Men are by nature violent.

Men always want to have sex with lots of different females.

James has always known this (don't all men know this, and haven't they been telling women for the past thirty years, but the women haven't been listening?). But now, he thinks, he knows it in a different way.

James has been reading up on chimpanzees. He's been studying everything he can about chimps.

Chimps are violent. They sneak off in the middle of the night and raid other chimp tribes. The big chimps (the alpha males) pick out a small chimp (a beta male) and kill him mercilessly while the small chimp screams in pain and terror. Then the alpha chimps steal a few female chimps and have sex with them.

At first, James began looking into this chimp business (as he's begun to think of it) to get even with Winnie. (He can't remember what he was planning to get even with her for.) But then he got into it. Lately, he's been looking up scientific articles on the Internet. E-mailing researchers. He isn't sure how all this information adds up, but he knows there's a piece in there somewhere. An important piece. James has a theory: Tanner is an alpha male.

This is why Tanner can get away with whatever he wants, and James can applaud him. (Hell, James can be bad with him and get away with it.) "Winnie," James says, when she gets home from work and has taken off her shoes (she always takes off her shoes as soon as she gets home. She says they hurt, even though her shoes tend to be sensible one inch loafers). "I think I've got an idea for a new piece.”

"Hold on," Winnie says.

"Winnie," James says. He follows her. She has gone into their son's tiny bedroom, where he is trying to read a book about dinosaurs to the Jamaican nanny.

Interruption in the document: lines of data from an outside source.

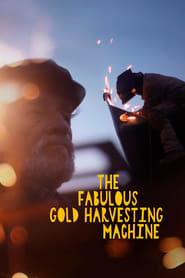 The Fabulous Gold Harvesting Machine' Poster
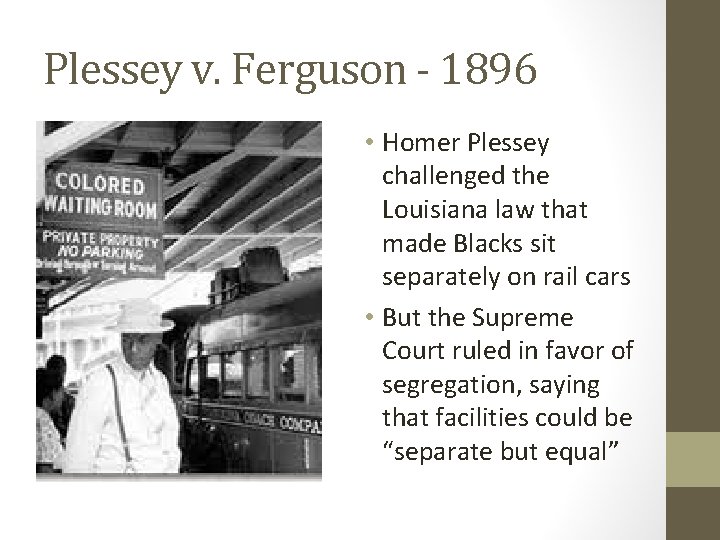 Plessey v. Ferguson - 1896 • Homer Plessey challenged the Louisiana law that made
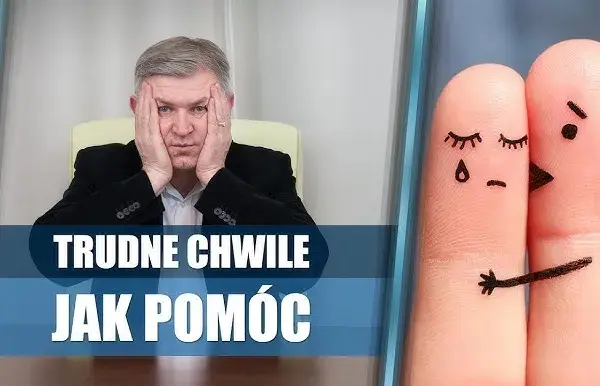 Jak wesprzeć kogoś psychicznie w trudnych chwilach i nie zawieść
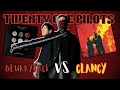 Twenty One Pilots - CLANCY VS BLURRYFACE (Album Battle) Which Album Is Better?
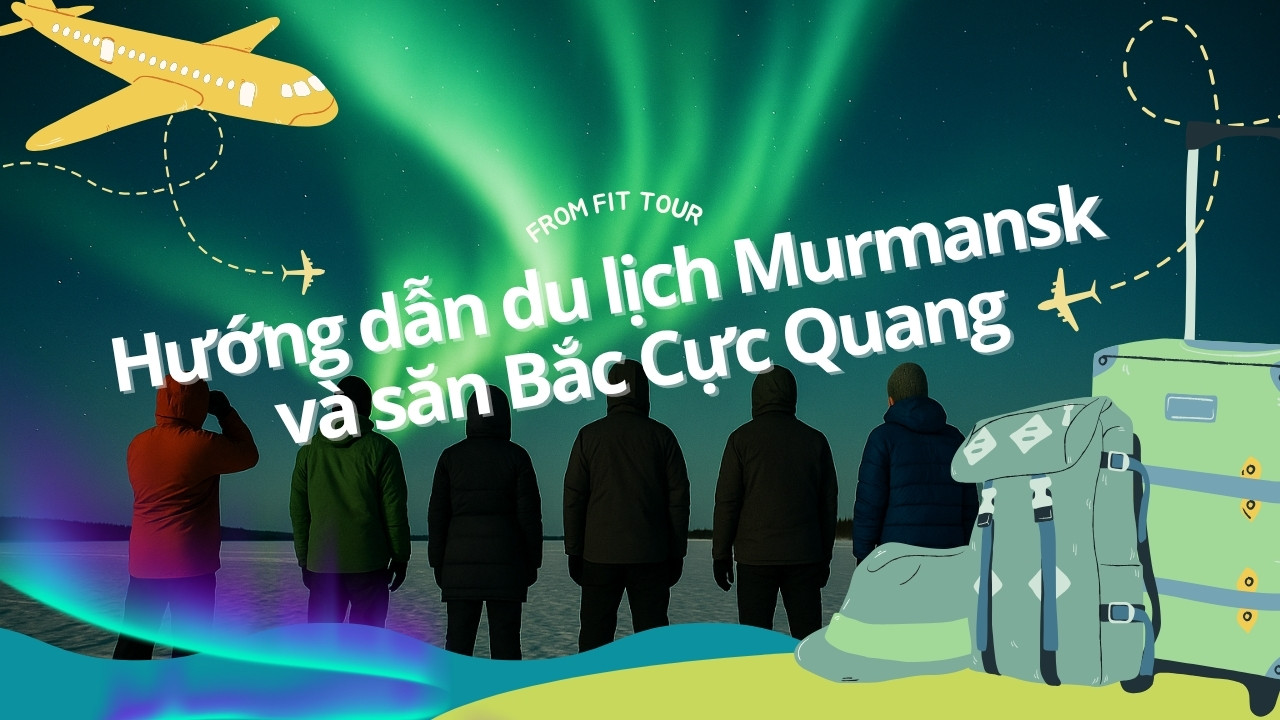 Hướng dẫn du lịch Murmansk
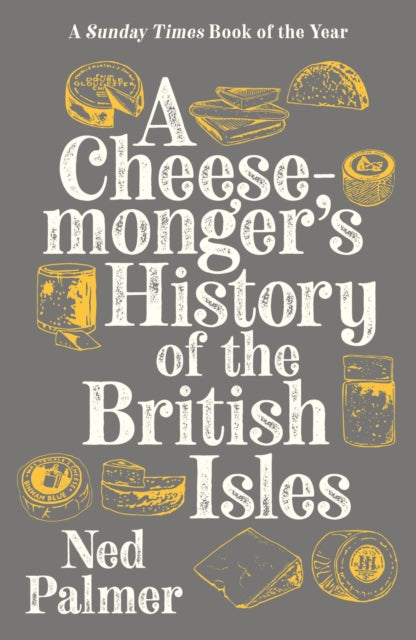 A Cheesemonger's History of The British Isles by Ned Palmer 9781788161176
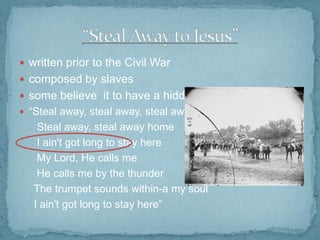  written prior to the Civil War
 composed by slaves
 some believe it to have a hidden meaning
 “Steal away, steal away, steal away to Jesus

Steal away, steal away home
I ain't got long to stay here
My Lord, He calls me
He calls me by the thunder
The trumpet sounds within-a my soul
I ain't got long to stay here”

 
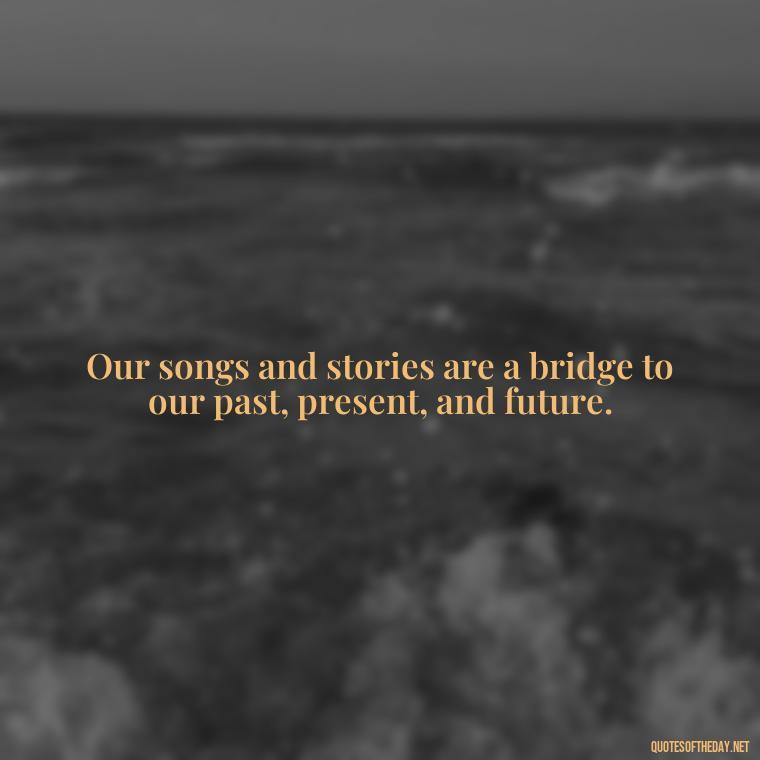 Our songs and stories are a bridge to our past, present, and future. - Native American Quotes Short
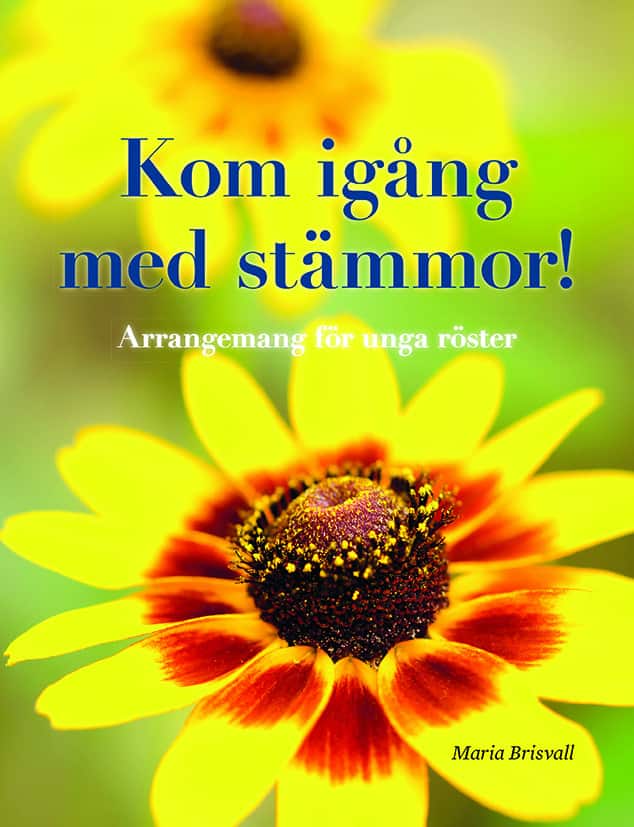 Kom igång med stämmor! : arrangemang för unga röster av Maria Brisvall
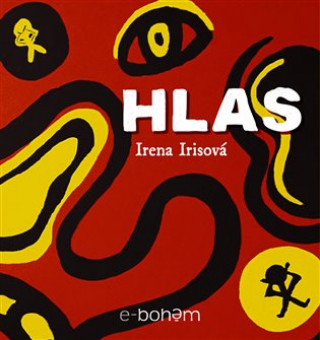 Kniha Hlas Irena Irisová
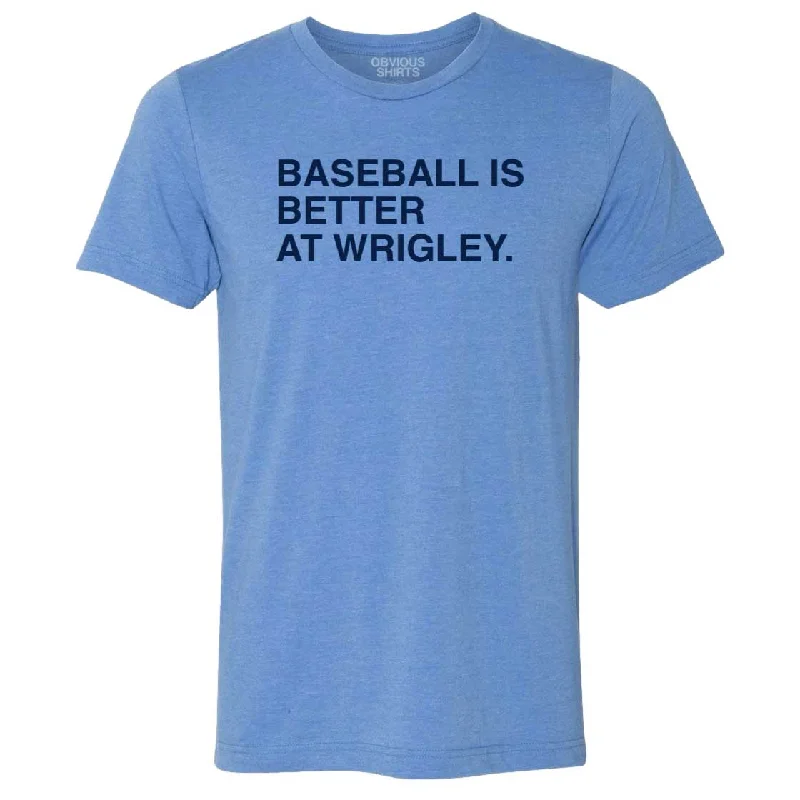 Overstock Sale Baseball Is Better At Wrigley T-Shirt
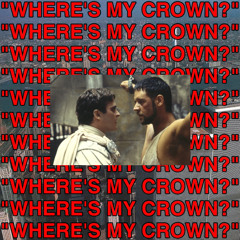 “WHERE’S MY CROWN?” (PROD. EVER)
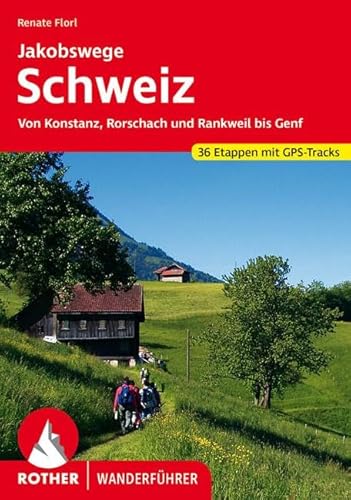 Jakobswege Schweiz: Von Konstanz, Rorschach und Rankweil bis Genf. 36 Etappen. Mit GPS-Tracks (Rother Wanderführer) von Bergverlag Rother
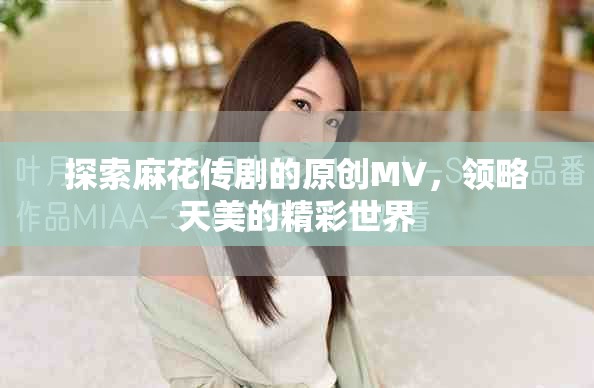 探索麻花传剧的原创MV，领略天美的精彩世界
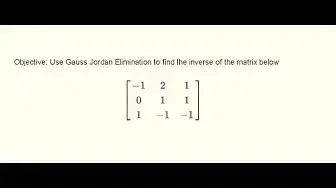 Video thumbnail for Inverse of a 3 by 3 Matrix Using Gauss-Jordan Method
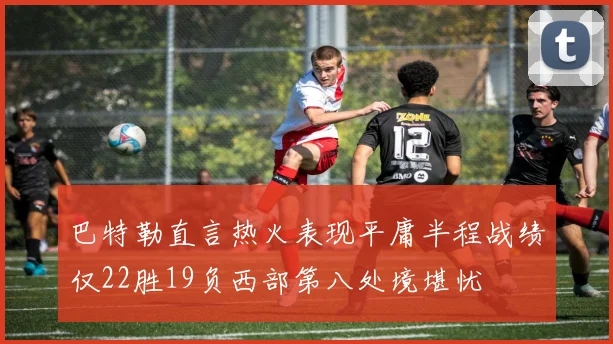 巴特勒直言热火表现平庸半程战绩仅22胜19负西部第八处境堪忧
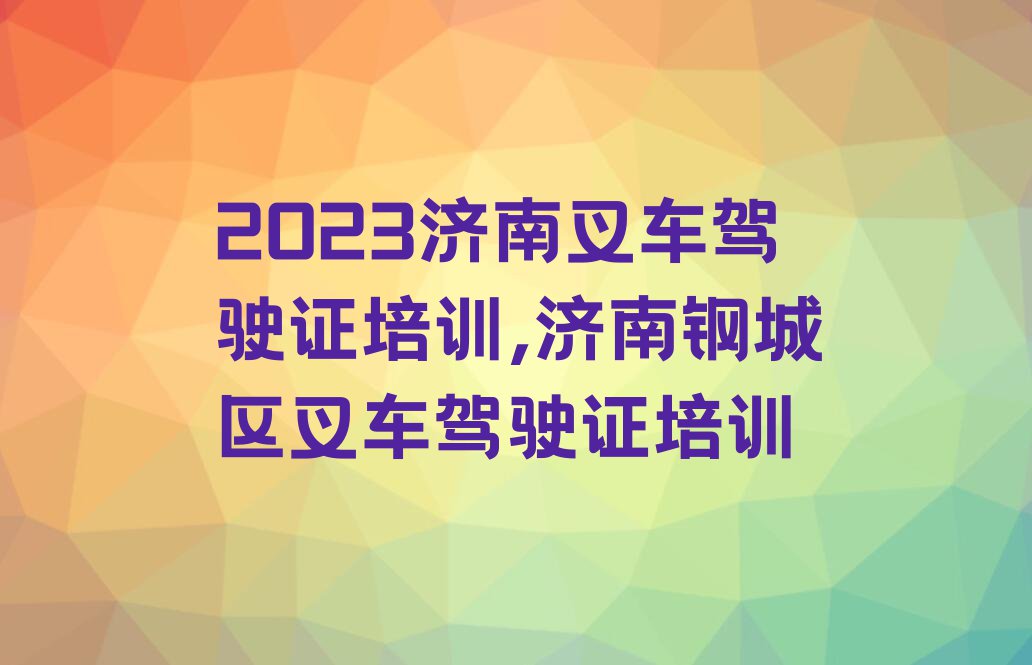 2023济南叉车驾驶证培训,济南钢城区叉车驾驶证培训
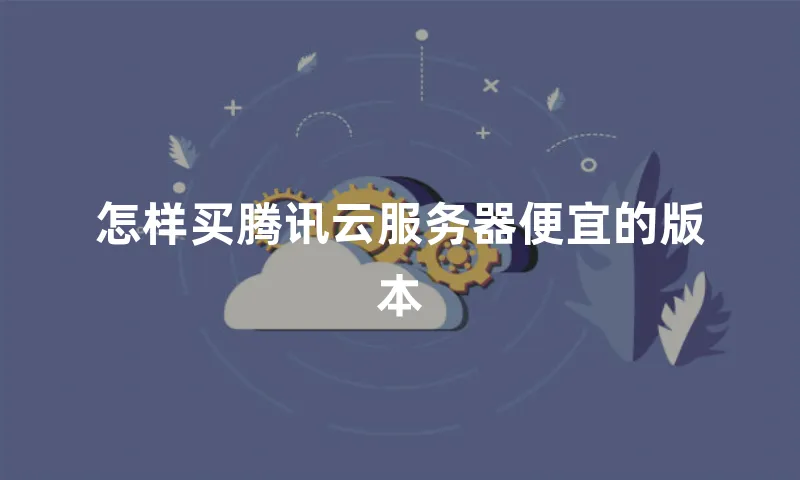 怎样买腾讯云服务器便宜的版本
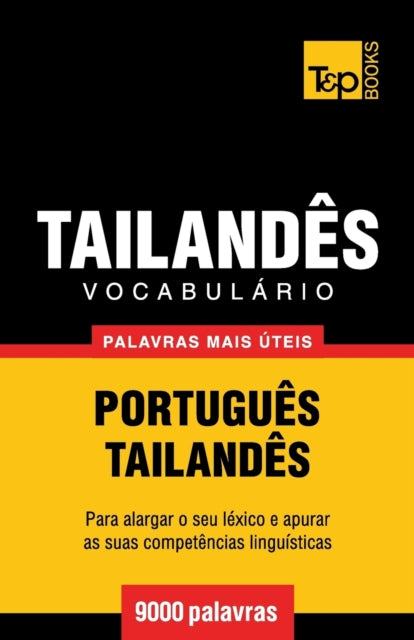 Book cover of: Vocabulario Portugues-Tailandes - 9000 palavras mais uteis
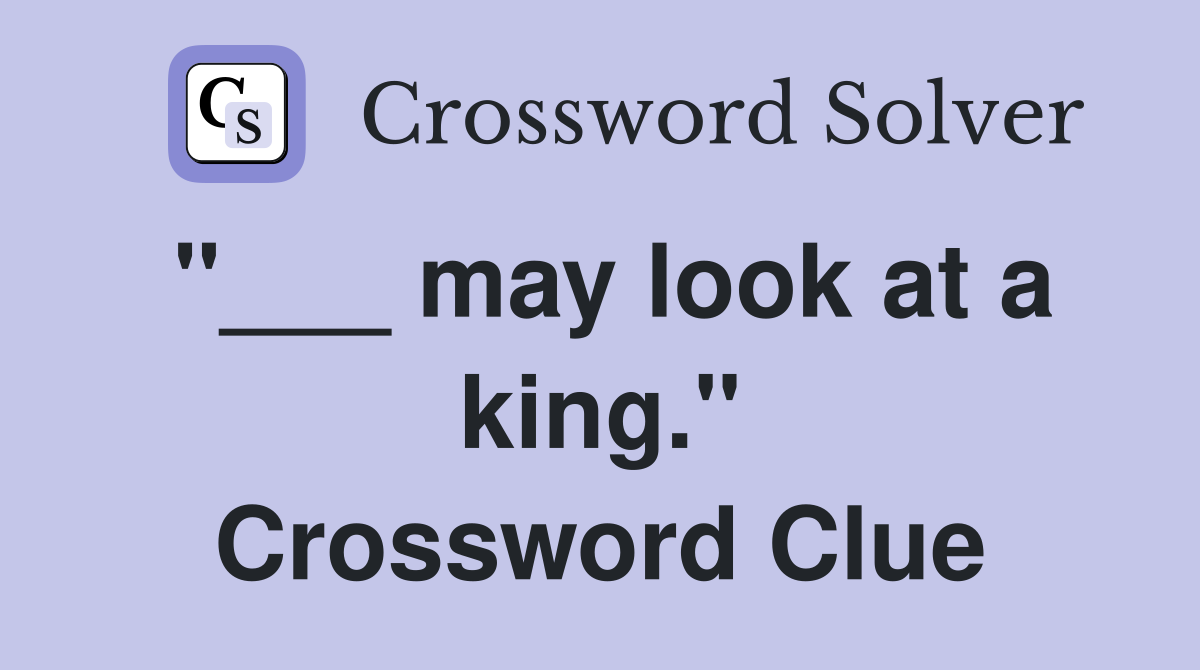 "___ may look at a king." Crossword Clue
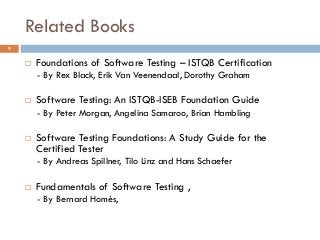 Related Books
 Foundations of Software Testing – ISTQB Certification
- By Rex Black, Erik Van Veenendaal, Dorothy Graham
 Software Testing: An ISTQB-ISEB Foundation Guide
- By Peter Morgan, Angelina Samaroo, Brian Hambling
 Software Testing Foundations: A Study Guide for the
Certified Tester
- By Andreas Spillner, Tilo Linz and Hans Schaefer
 Fundamentals of Software Testing ,
- By Bernard Homès,
9
 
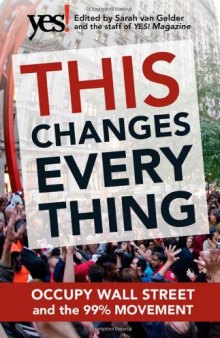 This Changes Everything: Occupy Wall Street and the 99% Movement  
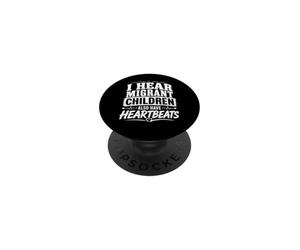 Human rights shirt I hear migrant children have heartbeats PopSockets Adhesive PopGrip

"Pur ... pur ...," the boy says.

"Purple," Winnie says. (Impatiently, James thinks. Winnie has no patience for their son, has no patience for children in general.) "You should let him figure it out for himself,”

James says. Knowing by the expression on Winnie's face that he has said the wrong thing. Again. "James," Winnie says. "If I waited for everyone around me to figure it out on their own, I'd be waiting for the rest of my life.”